So, how good are the new Hyundais? As techs, we know it takes time to really know the durability of parts and designs. Everyone I talked to had a lot of praise for the newer models. One look under the hood of the 2004 Elantra shows a well-laid-out design with a four cylinder, 2.0 twin cam engine and room to access most common parts.
Nothing looks hard to do, except the manufacturer did bolt a lot of brackets to the water pump bolts, so water pump replacement will take longer than it should. Timing belt replacement is straightforward. Spark plugs are easy to get to. The fuel filter on the '98 is fairly easy to replace. On the '04, the fuel filter is in the gas tank, where most manufacturers have put it, but the Elantra has an access panel that enables you to get to the fuel pump and filter without having to remove the gas tank. The more I study the Elantra, it looks as though Hyundai has taken a lot of lessons from Honda, and that is a good thing.

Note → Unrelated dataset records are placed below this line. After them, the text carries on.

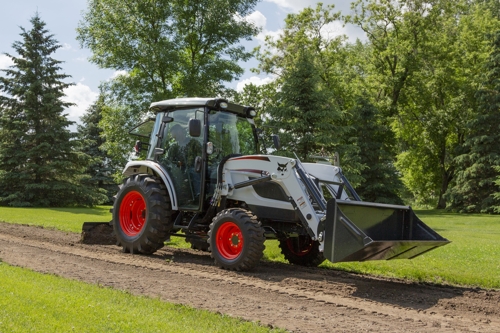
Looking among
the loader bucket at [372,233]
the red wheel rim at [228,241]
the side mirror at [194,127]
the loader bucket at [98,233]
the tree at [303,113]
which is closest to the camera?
the loader bucket at [372,233]

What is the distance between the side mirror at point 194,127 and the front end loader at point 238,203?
2 centimetres

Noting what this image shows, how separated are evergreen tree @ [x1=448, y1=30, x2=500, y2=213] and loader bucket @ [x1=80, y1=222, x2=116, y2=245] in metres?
25.7

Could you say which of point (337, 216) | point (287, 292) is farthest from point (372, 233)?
point (287, 292)

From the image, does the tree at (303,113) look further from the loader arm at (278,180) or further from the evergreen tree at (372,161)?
the loader arm at (278,180)

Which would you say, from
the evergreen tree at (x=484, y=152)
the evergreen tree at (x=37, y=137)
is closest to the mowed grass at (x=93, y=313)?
the evergreen tree at (x=37, y=137)

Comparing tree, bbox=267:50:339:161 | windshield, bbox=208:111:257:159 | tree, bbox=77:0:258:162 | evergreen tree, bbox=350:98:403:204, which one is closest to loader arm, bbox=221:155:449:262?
windshield, bbox=208:111:257:159

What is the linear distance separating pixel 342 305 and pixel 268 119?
1805 centimetres

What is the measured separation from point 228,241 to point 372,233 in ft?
7.74

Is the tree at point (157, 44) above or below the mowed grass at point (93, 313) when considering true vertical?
above

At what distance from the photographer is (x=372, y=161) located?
32.0m

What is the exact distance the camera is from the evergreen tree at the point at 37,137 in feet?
99.7

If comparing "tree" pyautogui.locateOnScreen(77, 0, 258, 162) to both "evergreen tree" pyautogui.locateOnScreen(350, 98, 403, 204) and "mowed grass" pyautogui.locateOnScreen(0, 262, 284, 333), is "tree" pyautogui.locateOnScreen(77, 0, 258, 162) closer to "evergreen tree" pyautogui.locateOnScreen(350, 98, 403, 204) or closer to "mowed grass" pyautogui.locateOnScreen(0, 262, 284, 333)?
"evergreen tree" pyautogui.locateOnScreen(350, 98, 403, 204)

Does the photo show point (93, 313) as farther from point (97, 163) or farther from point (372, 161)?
point (97, 163)

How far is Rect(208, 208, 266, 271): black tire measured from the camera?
27.2 feet
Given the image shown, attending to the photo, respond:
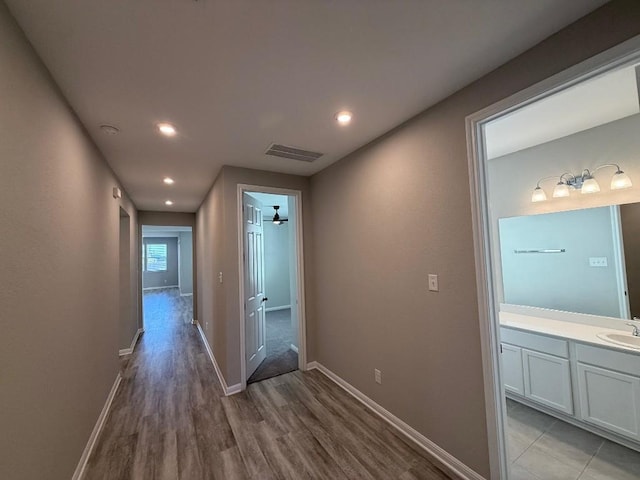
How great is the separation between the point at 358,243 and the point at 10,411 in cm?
240

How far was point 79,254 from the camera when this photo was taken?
1.89 m

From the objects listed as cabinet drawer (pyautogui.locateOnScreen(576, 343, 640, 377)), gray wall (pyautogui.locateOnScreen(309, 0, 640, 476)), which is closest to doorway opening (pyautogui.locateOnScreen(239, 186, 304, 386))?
gray wall (pyautogui.locateOnScreen(309, 0, 640, 476))

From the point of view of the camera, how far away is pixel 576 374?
6.86ft

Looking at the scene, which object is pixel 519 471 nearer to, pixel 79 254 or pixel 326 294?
pixel 326 294

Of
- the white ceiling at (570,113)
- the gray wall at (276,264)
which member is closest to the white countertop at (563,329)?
the white ceiling at (570,113)

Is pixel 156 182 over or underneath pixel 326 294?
over

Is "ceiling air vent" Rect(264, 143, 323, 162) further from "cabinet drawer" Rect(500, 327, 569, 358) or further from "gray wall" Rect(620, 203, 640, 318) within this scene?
"gray wall" Rect(620, 203, 640, 318)

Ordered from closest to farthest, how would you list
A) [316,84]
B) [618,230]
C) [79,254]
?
[316,84]
[79,254]
[618,230]

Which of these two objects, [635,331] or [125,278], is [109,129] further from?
[635,331]

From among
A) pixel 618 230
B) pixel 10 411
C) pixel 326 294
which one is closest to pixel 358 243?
pixel 326 294

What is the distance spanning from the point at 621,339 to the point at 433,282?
5.61ft

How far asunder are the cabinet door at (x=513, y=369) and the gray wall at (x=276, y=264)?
5.78 meters

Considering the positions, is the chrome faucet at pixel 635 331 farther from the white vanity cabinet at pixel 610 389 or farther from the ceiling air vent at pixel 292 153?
the ceiling air vent at pixel 292 153

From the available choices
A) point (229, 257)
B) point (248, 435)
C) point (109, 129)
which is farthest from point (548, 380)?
point (109, 129)
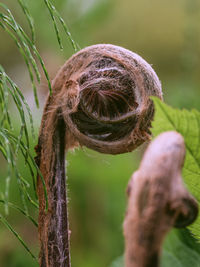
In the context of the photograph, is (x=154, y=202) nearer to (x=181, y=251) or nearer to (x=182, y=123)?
(x=182, y=123)

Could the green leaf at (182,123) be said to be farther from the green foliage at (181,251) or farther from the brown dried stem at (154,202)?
the green foliage at (181,251)

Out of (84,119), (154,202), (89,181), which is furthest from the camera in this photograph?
(89,181)

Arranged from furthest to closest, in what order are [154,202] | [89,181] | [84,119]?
[89,181] → [84,119] → [154,202]

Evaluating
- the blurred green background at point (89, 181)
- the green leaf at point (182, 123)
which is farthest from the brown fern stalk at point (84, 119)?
the blurred green background at point (89, 181)

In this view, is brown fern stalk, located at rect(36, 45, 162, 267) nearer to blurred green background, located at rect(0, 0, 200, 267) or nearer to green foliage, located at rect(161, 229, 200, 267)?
green foliage, located at rect(161, 229, 200, 267)

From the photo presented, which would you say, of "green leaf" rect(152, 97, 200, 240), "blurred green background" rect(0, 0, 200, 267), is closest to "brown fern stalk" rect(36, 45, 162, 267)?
"green leaf" rect(152, 97, 200, 240)

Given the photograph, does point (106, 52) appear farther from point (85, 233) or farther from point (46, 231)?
point (85, 233)

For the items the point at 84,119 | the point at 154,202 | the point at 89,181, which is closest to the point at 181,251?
the point at 84,119

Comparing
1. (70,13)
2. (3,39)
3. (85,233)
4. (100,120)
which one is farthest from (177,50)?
(100,120)
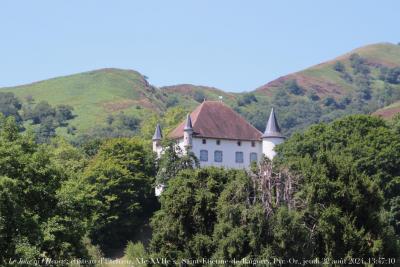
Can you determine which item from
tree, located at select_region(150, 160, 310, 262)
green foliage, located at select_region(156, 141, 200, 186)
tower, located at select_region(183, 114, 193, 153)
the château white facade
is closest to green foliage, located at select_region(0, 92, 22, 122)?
the château white facade

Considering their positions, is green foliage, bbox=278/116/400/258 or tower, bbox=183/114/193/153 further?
tower, bbox=183/114/193/153

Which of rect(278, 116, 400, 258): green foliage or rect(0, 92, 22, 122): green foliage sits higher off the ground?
rect(0, 92, 22, 122): green foliage

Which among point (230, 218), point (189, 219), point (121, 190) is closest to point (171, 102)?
point (121, 190)

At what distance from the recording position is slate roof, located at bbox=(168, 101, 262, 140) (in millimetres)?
79438

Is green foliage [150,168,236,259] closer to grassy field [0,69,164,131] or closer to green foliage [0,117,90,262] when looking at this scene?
green foliage [0,117,90,262]

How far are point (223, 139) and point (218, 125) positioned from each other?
188 cm

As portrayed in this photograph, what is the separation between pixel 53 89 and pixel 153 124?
7001cm

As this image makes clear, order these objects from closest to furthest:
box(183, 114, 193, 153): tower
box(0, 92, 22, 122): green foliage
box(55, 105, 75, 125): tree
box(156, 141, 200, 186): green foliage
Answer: box(156, 141, 200, 186): green foliage → box(183, 114, 193, 153): tower → box(55, 105, 75, 125): tree → box(0, 92, 22, 122): green foliage

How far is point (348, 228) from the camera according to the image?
153 ft

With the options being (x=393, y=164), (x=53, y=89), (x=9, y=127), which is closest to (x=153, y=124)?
(x=393, y=164)

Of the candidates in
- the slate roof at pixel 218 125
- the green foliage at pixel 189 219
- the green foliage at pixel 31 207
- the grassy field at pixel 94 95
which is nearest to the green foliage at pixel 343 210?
the green foliage at pixel 189 219

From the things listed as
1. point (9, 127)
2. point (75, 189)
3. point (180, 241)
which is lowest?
point (180, 241)

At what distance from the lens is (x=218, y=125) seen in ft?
265

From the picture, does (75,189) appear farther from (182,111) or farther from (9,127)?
(182,111)
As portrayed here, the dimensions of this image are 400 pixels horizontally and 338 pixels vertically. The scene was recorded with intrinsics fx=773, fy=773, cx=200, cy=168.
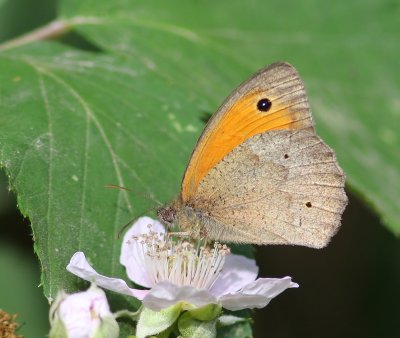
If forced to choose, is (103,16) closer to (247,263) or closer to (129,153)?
(129,153)

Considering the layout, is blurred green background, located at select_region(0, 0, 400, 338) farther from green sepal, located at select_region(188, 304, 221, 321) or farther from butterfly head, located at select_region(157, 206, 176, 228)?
green sepal, located at select_region(188, 304, 221, 321)

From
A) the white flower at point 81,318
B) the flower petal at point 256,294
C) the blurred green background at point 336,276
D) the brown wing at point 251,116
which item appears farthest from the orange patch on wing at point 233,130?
the blurred green background at point 336,276

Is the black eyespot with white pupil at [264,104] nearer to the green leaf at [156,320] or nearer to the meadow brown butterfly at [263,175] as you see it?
the meadow brown butterfly at [263,175]

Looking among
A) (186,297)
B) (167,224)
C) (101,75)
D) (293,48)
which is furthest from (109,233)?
(293,48)

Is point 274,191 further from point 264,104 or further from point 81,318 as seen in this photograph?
point 81,318

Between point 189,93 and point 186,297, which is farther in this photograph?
point 189,93

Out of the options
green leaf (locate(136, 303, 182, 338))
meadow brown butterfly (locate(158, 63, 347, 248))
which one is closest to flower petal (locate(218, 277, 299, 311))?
green leaf (locate(136, 303, 182, 338))

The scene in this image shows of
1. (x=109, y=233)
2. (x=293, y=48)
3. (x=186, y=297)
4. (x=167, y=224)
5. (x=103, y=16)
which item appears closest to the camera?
(x=186, y=297)
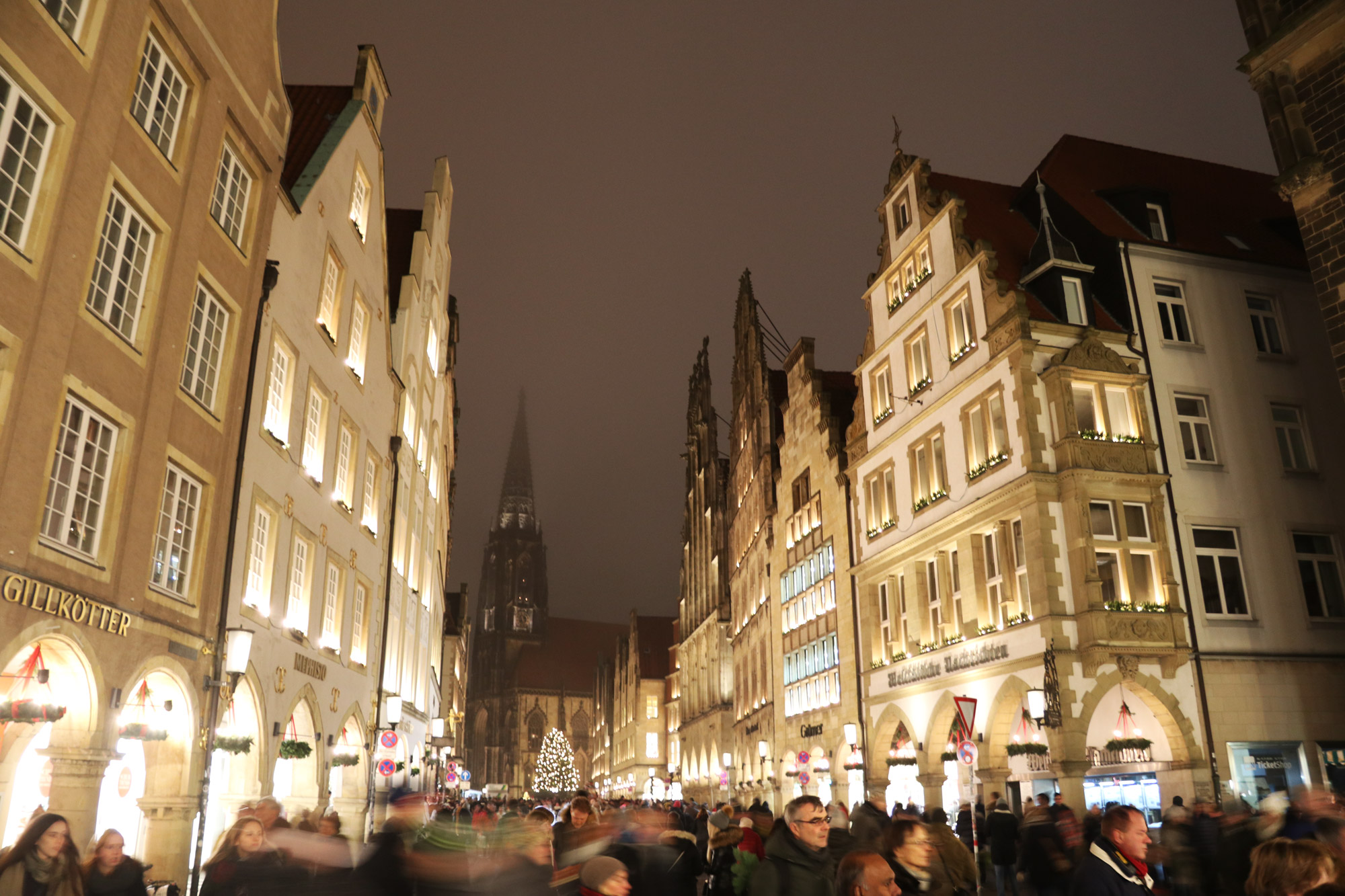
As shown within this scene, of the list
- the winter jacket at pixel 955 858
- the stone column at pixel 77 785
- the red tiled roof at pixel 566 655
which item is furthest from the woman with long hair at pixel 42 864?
the red tiled roof at pixel 566 655

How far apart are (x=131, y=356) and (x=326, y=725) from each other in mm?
10212

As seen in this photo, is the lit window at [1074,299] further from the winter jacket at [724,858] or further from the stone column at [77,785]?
the stone column at [77,785]

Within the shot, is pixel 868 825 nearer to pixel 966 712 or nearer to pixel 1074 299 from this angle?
pixel 966 712

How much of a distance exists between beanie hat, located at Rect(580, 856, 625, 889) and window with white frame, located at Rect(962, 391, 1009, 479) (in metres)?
19.8

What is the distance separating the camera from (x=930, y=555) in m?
26.8

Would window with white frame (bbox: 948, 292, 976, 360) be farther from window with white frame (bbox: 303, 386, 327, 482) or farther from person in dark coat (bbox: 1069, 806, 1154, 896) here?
person in dark coat (bbox: 1069, 806, 1154, 896)

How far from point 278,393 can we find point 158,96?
5.67 metres

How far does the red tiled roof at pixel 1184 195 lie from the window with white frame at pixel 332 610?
20209 mm

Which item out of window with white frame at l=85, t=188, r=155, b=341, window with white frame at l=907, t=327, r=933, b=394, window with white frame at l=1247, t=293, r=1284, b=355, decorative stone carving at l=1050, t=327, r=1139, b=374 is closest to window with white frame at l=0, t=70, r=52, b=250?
window with white frame at l=85, t=188, r=155, b=341

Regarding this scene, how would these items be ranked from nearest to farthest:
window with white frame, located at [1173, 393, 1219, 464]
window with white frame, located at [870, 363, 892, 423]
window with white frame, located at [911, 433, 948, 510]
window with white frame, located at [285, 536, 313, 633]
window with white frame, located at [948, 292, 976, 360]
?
window with white frame, located at [285, 536, 313, 633], window with white frame, located at [1173, 393, 1219, 464], window with white frame, located at [948, 292, 976, 360], window with white frame, located at [911, 433, 948, 510], window with white frame, located at [870, 363, 892, 423]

On the downside, the automatic transmission requires a special SPF-3 AT fluid sold only at Hyundai. When Dextron is used, the transmission will fail internally. Hyundai either needs to change this design or add warning signs to the dipstick and fill areas under the hood.
The interior is laid out well, the materials look better than in a '98 and the car drives well. My rating for Hyundai is above average. With good technical support from Hyundai to the aftermarket, this is a car line you should go after for service and repairs, but you will need to spend time with the owners to sell any needed work.